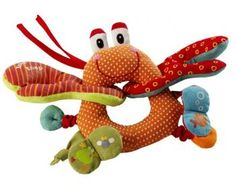 The Oscar is a greedy crab made ​​of very soft and colorful materials. It has many activities for baby to explore: magnetic, sounds and elastic gripper.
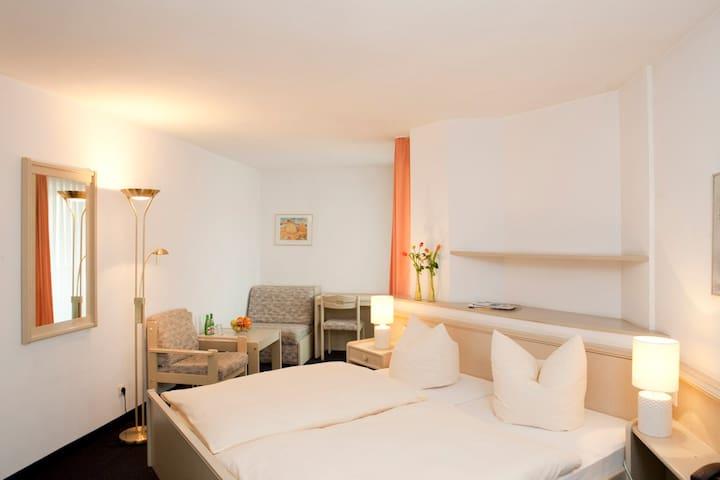Gemütlich Übernachten in Albstadt - Albstadt - Bed & Breakfast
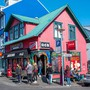 Junge Leute vor einer Bar in Reykjavik - trotz Corona, dank einer App.
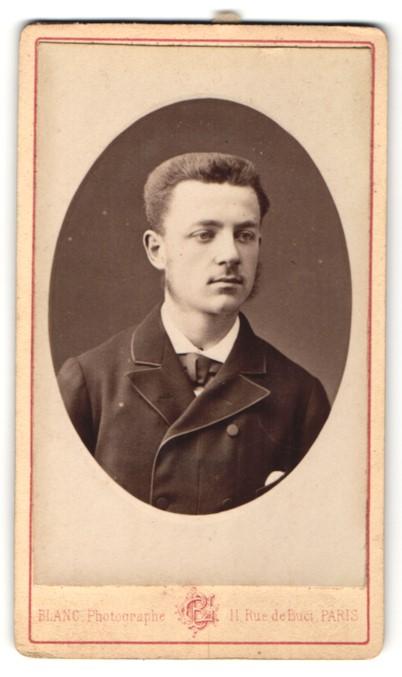 Fotografie Blanc, Paris, Portrait junger Mann mit Bürstenhaarschnitt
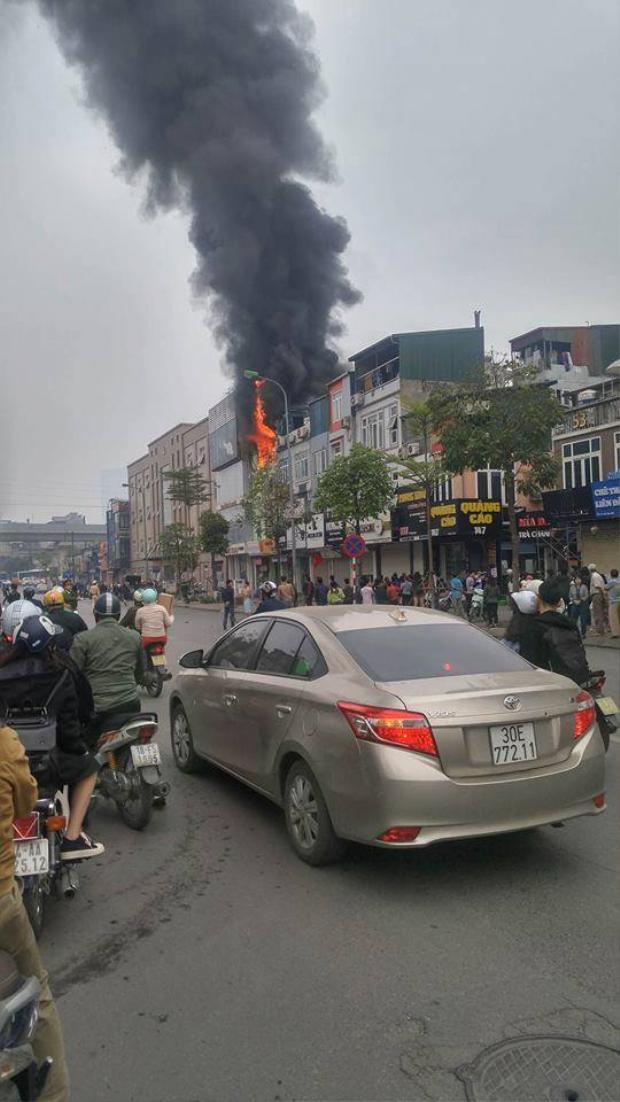 Theo ghi nhận tại hiện trường, nhiều đồ đạc tại khu vực cháy bị thiêu rụi. Nhìn từ trên cao ngọn lửa bùng lên từ ngôi nhà cao tầng mặt phố Ô Chợ Dừa, khói đen bao trùm cả khu vực xung quanh.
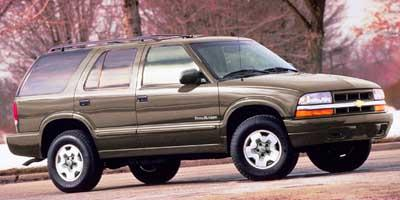 2000 Chevrolet Blazer Vehicle Photo in Boonville, IN 47601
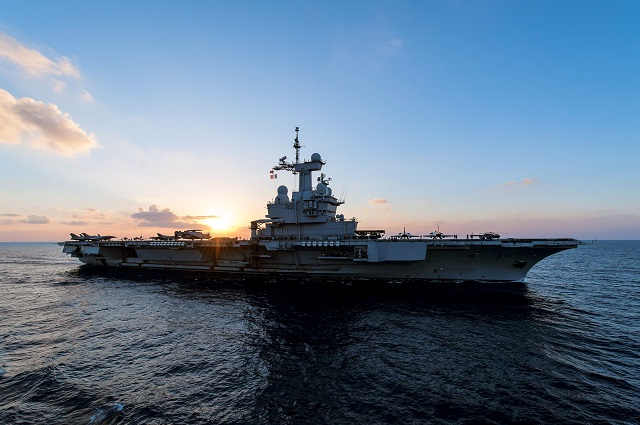 The French aircraft carrier FS Charles de Gaulle (R 91) conducted its first missions against ISIL from the Arabian Gulf as the flagship for Commander Task Force (CTF) 50 on Dec. 20.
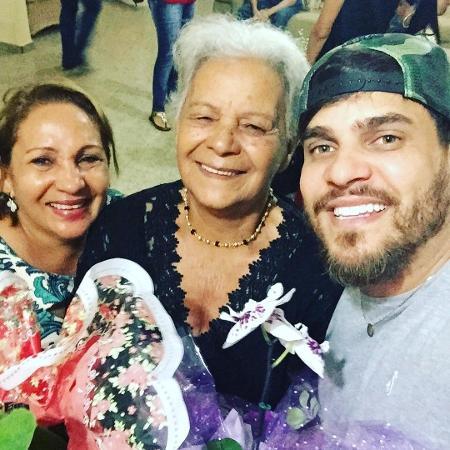Cauan (à dir.) com a mãe, Shirlei (à esq.) e a avó; Shirlei foi internada por complicações da covid - Reprodução/Instagram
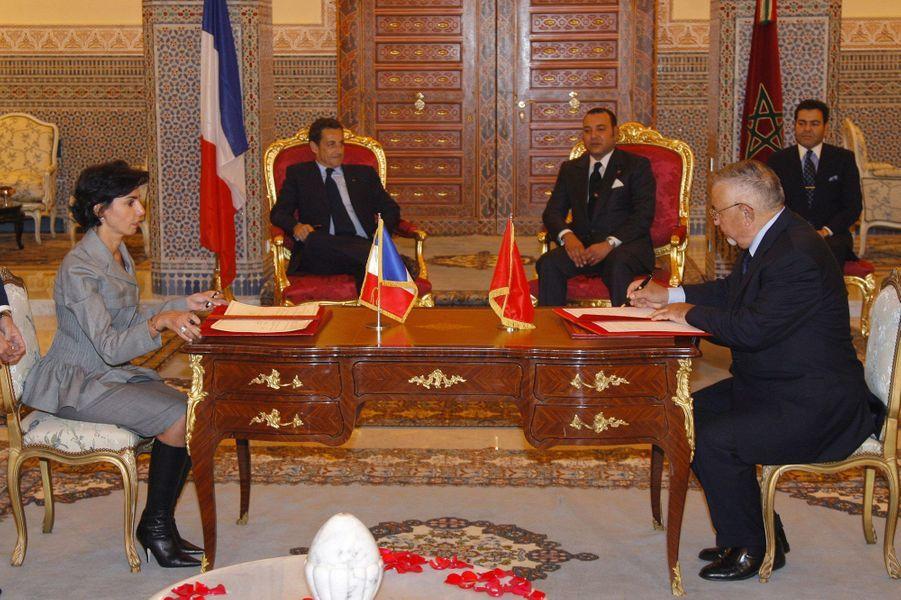 Sous le regard du roi et de Nicolas Sarkozy, Rachida Dati et son homologue marocain Abdelwahed Radi en 2007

Exercise: In the records above, find the line with "Junge Leute vor" and copy from it through the last line exactly, without the pictures.

Output of the exercise:
 Junge Leute vor einer Bar in Reykjavik - trotz Corona, dank einer App.
 Fotografie Blanc, Paris, Portrait junger Mann mit Bürstenhaarschnitt
 Theo ghi nhận tại hiện trường, nhiều đồ đạc tại khu vực cháy bị thiêu rụi. Nhìn từ trên cao ngọn lửa bùng lên từ ngôi nhà cao tầng mặt phố Ô Chợ Dừa, khói đen bao trùm cả khu vực xung quanh.
 2000 Chevrolet Blazer Vehicle Photo in Boonville, IN 47601
 The French aircraft carrier FS Charles de Gaulle (R 91) conducted its first missions against ISIL from the Arabian Gulf as the flagship for Commander Task Force (CTF) 50 on Dec. 20.
Cauan (à dir.) com a mãe, Shirlei (à esq.) e a avó; Shirlei foi internada por complicações da covid - Reprodução/Instagram
 Sous le regard du roi et de Nicolas Sarkozy, Rachida Dati et son homologue marocain Abdelwahed Radi en 2007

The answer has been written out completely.